Nostalgia, soldier’s heart, railway spine, neurocirculatory asthenia, shell shock, war neurosis, battle fatigue. Follow the names for the condition we now call post-traumatic stress disorder, and you’ll trace the history of medical thinking regarding battle-induced trauma, from physiological and psychological models to a combined model, neuropsychiatry.
World War I made shell shock a household word, and even one hundred years after the end of that war, the term is still used as a synonym for stunned. Elmer Ernest (E. E.) Southard, MD 1901, in Shell-shock and other neuropsychiatric problems, a prodigious feat of cataloging published in 1919, served the medical profession by editing and compiling nearly 600 cases of battle-related trauma, drawing from “the literature of the belligerents, 1914-1917, English, French, Italian, Russian, and—so far as available here—German and Austrian.”
Intended as a training manual, the resulting case-book in “fields now collectively termed neuropsychiatry” reveals how wartime physicians were thinking about the condition as they encountered it. Southard hoped the book would prove useful in what he called reconstruction, or the mending of soldiers’ post-war psyches.
The work recognized the condition as a response to a violent event, but questions remained of contributing factors and whether the condition was more organic or functional, more physiologic or psychologic, more soma or psyche.
In Southard’s time, it was recognized that no two people had the same reaction to the same traumatic event and that some of the variation in response had to do with predictive factors such as prior or existing disease, substance abuse, and psychosis. While these and other factors are still part of the clinical picture, we now know far more about the plasticity of the brain and how experiences can alter its structure and function.
The question of why some people suffer severe consequences after trauma while others do not has still not been adequately answered. Kerry Ressler, MD ’97, PhD ’97, an HMS professor of psychiatry at McLean Hospital, has been researching the role of resilience and coping—how a stressful event is appraised and the strategies used following the appraisal—in the range of responses to trauma and development of chronic PTSD.
Like Southard, Ressler and other researchers are searching for ways to lessen or prevent chronic PTSD. The work in resilience is yielding some insights, but, as Ressler wrote in a recent paper, “it remains unclear how coping strategies influence resilience and PTSD development in the acute aftermath of trauma.”
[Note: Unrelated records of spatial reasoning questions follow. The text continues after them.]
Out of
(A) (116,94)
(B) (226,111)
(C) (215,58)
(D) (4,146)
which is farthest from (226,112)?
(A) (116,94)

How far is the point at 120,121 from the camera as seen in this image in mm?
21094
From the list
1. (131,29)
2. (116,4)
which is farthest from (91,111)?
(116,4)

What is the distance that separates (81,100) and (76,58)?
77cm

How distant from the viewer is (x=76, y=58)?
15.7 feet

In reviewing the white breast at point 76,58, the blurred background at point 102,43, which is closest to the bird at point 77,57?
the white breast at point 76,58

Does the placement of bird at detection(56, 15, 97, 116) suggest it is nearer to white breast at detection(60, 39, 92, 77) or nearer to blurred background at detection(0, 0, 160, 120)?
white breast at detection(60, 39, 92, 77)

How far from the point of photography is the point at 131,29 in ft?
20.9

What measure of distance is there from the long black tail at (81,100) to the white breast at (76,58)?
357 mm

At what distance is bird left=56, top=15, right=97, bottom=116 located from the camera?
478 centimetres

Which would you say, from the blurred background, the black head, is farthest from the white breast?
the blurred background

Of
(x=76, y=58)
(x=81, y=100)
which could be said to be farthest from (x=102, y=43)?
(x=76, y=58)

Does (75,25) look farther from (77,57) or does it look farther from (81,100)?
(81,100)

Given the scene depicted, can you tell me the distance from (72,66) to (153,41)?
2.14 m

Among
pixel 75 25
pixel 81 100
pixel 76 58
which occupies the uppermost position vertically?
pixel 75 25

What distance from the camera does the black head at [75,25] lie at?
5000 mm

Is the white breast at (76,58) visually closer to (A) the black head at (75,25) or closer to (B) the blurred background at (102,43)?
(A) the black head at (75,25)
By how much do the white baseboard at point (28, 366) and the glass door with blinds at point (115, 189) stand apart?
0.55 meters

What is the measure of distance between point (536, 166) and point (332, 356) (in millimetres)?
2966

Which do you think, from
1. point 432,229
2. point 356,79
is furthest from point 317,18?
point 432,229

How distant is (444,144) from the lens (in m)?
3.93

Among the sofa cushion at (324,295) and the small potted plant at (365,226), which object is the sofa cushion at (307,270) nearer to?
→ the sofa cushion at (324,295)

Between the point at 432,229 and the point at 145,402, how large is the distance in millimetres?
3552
In 1916, as a member of the Harvard Surgical Unit during World War I, Paul Dudley White, MD 1911, served at the British Army’s No. 22 General Hospital, located in Camiers, France. He kept a diary throughout his days there and during the war years that followed. In the pages pictured here, he relates the stories of some young men who had been admitted to the hospital as “shell shock cases.”
“All but one were badly buried…one especially who was almost suffocated under 6 feet of earth as the result of a Boche shell explosion. …”
Records such as White’s help scholars trace how the traumas of war have psychologically affected those who experienced them, an understanding that helps inform current work on post-traumatic stress disorder.